In hindsight, Ambassador Stevens may have been the victim of his country’s reckless post-9/11 policy of “regime change”. The policy targeted pan-Arabist, staunchly secular though iron-fisted regimes that had cracked down hard on Islamist extremists. The global war on terror that followed 9/11 first toppled Iraq’s Saddam Hussain on the false pretext that his regime was developing weapons of mass destruction that could be used for terrorism.

Consequently, the collapse of the Ba’athist government opened the floodgates for jihadi groups to infiltrate Iraq and fan out in the region. The NATO-supported grisly killing last year of Libyan leader Muammar Qadhafi, who had kept a lid on extremists, has been followed by an unprecedented jihadi assertion in the country, led by the Libya Islamic Fighting Group (LIFG).

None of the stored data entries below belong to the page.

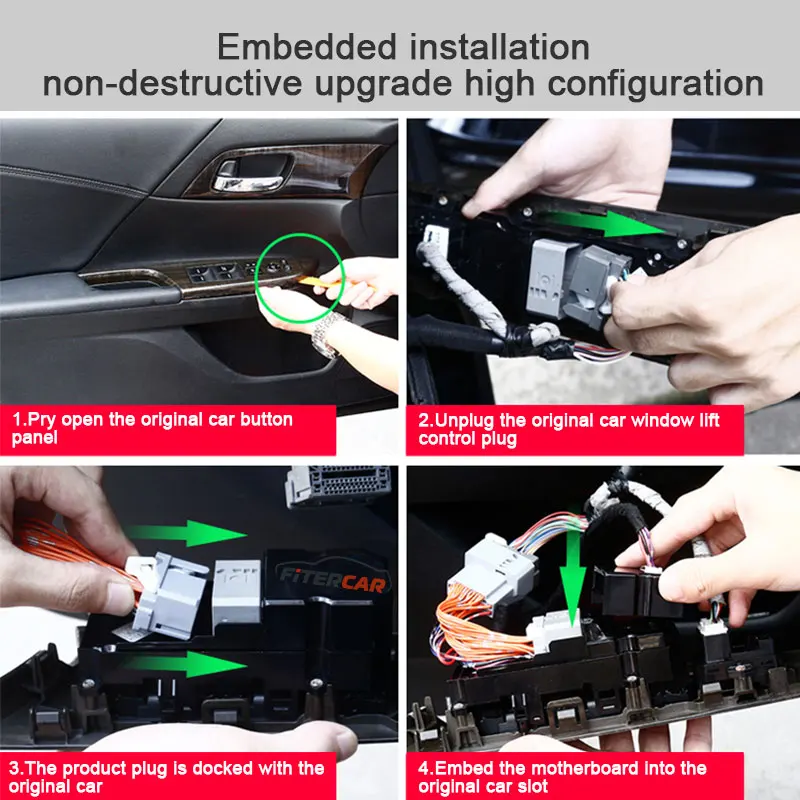 Embedded installation
non-destructive upgrade high configuration

1.Pry open the original car button panel

2.Unplug the original car window lift control plug

FITERCAR

3.The product plug is docked with the original car

4.Embed the motherboard into the original car slot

LIFG leader Abdelhakim Belhaj sharpened his skills in the 1980s during the anti-Soviet jihad in Afghanistan. After 9/11, Belhaj headed for Pakistan and then Iraq, where he befriended terror kingpin Abu Musab al-Zarqawi.

Writing in Asia Times , columnist Pepe Escobar said that in 2007, LIFG merged with the al-Qaeda in the Islamic Maghreb (AQIM), and this marriage was officially announced by Zawahiri, then al-Qaeda’s number two.

Since 9/11, LIFG had been under the constant scrutiny of the CIA, leading to Belhaj’s arrest in Malaysia in 2003. Belhaj was apparently tortured in a secret Bangkok prison, and a year later handed over to the Libyan intelligence after relations between the U.S. administration and the Libyan regime markedly improved. However, Qadhafi’s government freed the jihadi leader in March 2010 as part of a public-relations exercise. The decision boomeranged on the former regime, for it was Belhaj’s “Tripoli brigade” — well-trained by U.S. Special Forces — that formed the vanguard of a Berber militia that swooped down from the mountains and overran Qadhafi’s well-fortified Bab-al-Aziziyah compound.

After the so-called success of the “Libyan Revolution” under the rubric of the Arab Spring, Libya has become the hub for the spread of al-Qaeda linked terror in large parts of North Africa and West Asia.

In a column in National Interest, Bruce Riedel, senior fellow at Brookings Institution, has acknowledged that AQIM, an ally of the LIFG as noted by Asia Times ’s Mr. Escobar, has established “a new stronghold in Africa in northern Mali, its largest since the fall of Afghanistan in 2001”. He points out that AQIM has aligned itself with Ansar Dine, a local extremist group, and the two have established effective control over two-thirds of Mali in the north. “The new alliance now is destroying the Islamic heritage of the fabled city of Timbuktu, much as al-Qaeda and the Taliban destroyed Afghanistan’s historical treasures in the years before 9/11,” Mr. Riedel observes.

The imprint of the al-Qaeda is now firmly established in Syria, partly through the exertions of the LIFG. It is “regime change” that has led to a region-wide resurgence of the al-Qaeda. It can only spell disaster far greater than the unfortunate tragedy that befell a U.S. diplomat in Benghazi.